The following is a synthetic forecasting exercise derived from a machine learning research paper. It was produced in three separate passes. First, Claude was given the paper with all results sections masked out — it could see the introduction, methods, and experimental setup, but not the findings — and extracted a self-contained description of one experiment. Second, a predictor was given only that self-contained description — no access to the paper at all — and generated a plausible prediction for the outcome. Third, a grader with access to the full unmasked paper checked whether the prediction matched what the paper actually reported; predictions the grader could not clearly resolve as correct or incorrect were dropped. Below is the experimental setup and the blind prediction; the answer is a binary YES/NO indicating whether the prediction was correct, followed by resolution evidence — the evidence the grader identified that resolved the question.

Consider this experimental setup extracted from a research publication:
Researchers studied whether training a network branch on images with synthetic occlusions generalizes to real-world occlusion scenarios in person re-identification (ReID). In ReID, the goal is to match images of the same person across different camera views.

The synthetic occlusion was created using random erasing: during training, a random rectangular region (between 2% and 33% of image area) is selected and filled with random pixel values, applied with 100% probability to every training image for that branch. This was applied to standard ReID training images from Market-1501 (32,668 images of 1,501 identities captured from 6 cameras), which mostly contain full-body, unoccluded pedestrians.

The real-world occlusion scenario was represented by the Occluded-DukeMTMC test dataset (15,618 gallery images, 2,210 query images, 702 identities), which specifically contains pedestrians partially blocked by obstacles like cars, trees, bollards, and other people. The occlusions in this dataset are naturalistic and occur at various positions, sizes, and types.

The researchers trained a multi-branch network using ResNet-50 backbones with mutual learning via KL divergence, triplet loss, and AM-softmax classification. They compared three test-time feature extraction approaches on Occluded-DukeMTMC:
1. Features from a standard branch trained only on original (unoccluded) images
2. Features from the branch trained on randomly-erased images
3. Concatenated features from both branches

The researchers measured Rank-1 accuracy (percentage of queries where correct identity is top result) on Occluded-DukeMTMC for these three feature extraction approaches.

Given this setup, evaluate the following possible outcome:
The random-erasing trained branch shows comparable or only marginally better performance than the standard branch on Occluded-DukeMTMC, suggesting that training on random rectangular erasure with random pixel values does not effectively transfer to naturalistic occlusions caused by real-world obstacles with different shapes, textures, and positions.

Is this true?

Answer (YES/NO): NO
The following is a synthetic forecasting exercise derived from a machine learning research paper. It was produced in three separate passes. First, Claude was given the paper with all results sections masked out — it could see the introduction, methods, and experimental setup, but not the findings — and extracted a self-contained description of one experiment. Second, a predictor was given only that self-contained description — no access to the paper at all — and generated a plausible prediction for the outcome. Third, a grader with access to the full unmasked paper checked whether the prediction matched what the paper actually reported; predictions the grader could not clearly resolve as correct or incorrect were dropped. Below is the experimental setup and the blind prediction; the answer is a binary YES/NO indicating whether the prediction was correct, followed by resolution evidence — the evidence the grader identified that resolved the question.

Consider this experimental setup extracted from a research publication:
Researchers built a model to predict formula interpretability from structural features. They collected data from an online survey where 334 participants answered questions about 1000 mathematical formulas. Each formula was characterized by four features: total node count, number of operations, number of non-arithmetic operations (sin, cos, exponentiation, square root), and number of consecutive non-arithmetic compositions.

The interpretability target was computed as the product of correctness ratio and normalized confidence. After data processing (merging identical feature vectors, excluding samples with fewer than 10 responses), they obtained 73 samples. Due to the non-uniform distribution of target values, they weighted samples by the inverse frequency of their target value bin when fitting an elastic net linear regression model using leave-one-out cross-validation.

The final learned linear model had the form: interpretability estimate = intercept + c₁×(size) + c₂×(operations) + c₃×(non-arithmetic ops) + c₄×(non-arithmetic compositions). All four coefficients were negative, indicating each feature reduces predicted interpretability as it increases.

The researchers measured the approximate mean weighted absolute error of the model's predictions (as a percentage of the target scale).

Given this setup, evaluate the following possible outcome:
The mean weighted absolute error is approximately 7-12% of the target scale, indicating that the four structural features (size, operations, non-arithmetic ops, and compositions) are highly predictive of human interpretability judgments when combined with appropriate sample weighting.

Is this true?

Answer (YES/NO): NO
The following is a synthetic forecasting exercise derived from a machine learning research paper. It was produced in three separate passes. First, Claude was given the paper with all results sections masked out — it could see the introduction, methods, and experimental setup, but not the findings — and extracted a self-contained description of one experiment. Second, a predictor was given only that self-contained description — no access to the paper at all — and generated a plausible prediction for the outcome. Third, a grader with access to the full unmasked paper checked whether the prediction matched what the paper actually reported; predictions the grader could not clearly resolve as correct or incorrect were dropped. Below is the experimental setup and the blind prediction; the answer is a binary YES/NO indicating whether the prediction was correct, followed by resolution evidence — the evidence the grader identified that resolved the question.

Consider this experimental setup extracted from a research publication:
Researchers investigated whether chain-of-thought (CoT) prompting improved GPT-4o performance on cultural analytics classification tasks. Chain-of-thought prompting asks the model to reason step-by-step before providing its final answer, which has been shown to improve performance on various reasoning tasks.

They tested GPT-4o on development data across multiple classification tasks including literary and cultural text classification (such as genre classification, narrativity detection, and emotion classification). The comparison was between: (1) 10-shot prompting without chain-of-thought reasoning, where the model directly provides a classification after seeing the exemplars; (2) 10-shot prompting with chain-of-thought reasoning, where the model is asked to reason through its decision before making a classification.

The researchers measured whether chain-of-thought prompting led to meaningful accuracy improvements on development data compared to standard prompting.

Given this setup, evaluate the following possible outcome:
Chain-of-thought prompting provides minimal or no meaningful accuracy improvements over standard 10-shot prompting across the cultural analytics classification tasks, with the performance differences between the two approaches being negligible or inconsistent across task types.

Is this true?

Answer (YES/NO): YES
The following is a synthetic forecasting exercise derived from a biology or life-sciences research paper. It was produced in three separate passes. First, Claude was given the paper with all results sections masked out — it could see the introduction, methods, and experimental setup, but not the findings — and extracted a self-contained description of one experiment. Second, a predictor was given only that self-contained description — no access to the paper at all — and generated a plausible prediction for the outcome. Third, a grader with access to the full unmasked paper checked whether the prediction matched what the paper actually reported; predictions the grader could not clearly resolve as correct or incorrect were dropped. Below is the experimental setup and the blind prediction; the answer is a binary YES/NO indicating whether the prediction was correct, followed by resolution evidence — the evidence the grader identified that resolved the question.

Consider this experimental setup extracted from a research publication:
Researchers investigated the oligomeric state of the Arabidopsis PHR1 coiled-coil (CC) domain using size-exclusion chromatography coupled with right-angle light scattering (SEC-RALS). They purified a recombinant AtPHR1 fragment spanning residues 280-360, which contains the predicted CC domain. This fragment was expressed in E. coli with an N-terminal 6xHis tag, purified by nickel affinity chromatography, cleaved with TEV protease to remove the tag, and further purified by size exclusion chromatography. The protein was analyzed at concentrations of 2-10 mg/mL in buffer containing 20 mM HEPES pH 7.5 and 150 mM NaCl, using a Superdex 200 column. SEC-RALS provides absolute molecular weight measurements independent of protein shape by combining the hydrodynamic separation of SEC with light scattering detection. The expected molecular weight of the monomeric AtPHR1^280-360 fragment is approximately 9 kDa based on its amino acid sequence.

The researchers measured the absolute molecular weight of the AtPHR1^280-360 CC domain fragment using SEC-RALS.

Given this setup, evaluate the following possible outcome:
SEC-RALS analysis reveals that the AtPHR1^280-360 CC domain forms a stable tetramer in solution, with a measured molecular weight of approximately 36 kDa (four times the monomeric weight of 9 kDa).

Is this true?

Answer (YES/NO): YES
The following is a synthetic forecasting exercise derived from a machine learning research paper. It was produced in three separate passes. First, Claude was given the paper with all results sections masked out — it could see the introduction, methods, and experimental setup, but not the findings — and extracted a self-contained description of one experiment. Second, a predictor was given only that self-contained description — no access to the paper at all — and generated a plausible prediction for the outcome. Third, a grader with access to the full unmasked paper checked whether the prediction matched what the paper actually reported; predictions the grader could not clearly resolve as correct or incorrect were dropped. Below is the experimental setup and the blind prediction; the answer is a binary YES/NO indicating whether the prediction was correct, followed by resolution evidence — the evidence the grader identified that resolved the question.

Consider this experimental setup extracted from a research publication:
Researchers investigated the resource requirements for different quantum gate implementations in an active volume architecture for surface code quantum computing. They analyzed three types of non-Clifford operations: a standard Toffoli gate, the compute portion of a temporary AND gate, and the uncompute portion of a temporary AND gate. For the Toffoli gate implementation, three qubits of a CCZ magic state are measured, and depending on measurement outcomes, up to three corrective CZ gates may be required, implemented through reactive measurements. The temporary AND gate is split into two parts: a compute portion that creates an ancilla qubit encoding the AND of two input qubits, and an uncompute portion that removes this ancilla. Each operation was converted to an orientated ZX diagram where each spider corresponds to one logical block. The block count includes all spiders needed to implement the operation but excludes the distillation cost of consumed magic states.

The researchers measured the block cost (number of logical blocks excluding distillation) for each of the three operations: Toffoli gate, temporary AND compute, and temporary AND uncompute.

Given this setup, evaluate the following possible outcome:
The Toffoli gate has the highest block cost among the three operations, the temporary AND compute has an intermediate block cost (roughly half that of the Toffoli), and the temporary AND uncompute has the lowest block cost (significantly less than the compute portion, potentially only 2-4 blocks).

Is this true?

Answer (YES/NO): NO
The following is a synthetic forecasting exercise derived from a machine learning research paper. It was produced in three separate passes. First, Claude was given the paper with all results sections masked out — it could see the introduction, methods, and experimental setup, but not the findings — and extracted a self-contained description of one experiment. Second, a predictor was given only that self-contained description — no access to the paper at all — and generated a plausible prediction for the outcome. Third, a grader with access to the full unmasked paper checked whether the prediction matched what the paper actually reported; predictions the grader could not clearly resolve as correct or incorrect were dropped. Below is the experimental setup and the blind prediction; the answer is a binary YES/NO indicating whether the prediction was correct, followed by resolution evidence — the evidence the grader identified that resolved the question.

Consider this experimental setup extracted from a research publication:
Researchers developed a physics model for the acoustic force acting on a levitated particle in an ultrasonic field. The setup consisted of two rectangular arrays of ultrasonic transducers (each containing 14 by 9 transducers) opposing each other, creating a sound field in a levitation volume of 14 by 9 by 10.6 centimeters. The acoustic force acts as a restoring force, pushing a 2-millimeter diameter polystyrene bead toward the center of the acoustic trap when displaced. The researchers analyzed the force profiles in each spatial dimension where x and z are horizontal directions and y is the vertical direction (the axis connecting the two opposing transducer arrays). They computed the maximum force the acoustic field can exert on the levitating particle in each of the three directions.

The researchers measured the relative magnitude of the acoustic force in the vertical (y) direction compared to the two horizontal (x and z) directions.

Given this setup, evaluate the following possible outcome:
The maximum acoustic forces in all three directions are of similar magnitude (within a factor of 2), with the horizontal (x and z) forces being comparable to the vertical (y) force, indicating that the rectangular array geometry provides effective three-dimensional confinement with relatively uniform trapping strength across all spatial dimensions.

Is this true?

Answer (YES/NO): NO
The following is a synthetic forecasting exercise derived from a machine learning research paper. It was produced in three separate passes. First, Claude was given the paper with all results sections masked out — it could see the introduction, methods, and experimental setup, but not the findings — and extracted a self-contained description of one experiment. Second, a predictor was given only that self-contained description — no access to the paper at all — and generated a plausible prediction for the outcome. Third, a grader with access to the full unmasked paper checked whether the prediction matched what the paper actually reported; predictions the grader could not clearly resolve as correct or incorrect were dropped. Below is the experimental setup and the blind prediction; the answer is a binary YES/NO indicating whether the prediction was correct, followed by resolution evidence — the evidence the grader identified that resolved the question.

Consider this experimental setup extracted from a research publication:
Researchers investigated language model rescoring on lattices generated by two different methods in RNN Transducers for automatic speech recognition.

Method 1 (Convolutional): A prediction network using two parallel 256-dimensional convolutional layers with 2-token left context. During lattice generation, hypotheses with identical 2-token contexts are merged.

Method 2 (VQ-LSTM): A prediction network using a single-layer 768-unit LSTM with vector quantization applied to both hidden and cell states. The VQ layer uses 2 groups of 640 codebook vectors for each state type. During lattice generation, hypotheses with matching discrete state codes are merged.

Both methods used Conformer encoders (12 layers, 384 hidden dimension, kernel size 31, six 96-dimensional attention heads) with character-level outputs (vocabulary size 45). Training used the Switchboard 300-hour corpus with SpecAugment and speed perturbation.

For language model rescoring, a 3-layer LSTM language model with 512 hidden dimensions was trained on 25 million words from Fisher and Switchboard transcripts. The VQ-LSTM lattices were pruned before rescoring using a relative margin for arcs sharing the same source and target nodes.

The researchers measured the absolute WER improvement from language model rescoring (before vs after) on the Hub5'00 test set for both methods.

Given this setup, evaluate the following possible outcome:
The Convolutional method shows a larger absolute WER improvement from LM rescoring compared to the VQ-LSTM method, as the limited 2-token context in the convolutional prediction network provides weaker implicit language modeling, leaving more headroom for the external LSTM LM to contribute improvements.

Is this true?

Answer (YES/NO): YES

═══

- **EXERCISE REQUIREMENTS**: The only acceptable answer is a number: how many lines of the listing contain the word "comparable".

- **SOLUTION FOR THIS EXERCISE**: 2